Instructions for the task:
Each line from the one containing "Adding compositional synthetic" to the end of the records should be copied exactly, and no other line.
------ Provided material
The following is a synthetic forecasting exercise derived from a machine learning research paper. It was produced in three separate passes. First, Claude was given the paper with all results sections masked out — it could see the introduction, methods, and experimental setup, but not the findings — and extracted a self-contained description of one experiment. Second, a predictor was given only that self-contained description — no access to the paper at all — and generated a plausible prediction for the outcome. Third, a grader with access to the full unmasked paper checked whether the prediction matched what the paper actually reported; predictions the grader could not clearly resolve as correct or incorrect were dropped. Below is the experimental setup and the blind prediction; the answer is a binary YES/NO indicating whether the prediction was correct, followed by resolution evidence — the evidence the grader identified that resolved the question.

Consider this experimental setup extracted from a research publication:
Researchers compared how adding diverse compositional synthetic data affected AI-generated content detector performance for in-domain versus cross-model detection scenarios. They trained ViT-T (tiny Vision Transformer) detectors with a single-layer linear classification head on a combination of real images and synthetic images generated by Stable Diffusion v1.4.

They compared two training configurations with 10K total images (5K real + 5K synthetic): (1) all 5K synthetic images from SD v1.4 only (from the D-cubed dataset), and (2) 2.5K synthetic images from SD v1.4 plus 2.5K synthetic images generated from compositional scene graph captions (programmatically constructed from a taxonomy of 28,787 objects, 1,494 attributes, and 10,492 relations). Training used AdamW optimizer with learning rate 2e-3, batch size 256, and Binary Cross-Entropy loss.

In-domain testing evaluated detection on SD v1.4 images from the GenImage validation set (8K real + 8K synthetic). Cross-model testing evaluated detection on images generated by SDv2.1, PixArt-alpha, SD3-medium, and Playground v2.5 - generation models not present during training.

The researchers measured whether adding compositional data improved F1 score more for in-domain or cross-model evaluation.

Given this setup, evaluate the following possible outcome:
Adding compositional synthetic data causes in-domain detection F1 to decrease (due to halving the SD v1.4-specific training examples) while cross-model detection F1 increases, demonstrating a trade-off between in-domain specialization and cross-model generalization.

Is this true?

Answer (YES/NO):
------------
Exercise solution:
Adding compositional synthetic data causes in-domain detection F1 to decrease (due to halving the SD v1.4-specific training examples) while cross-model detection F1 increases, demonstrating a trade-off between in-domain specialization and cross-model generalization.

Is this true?

Answer (YES/NO):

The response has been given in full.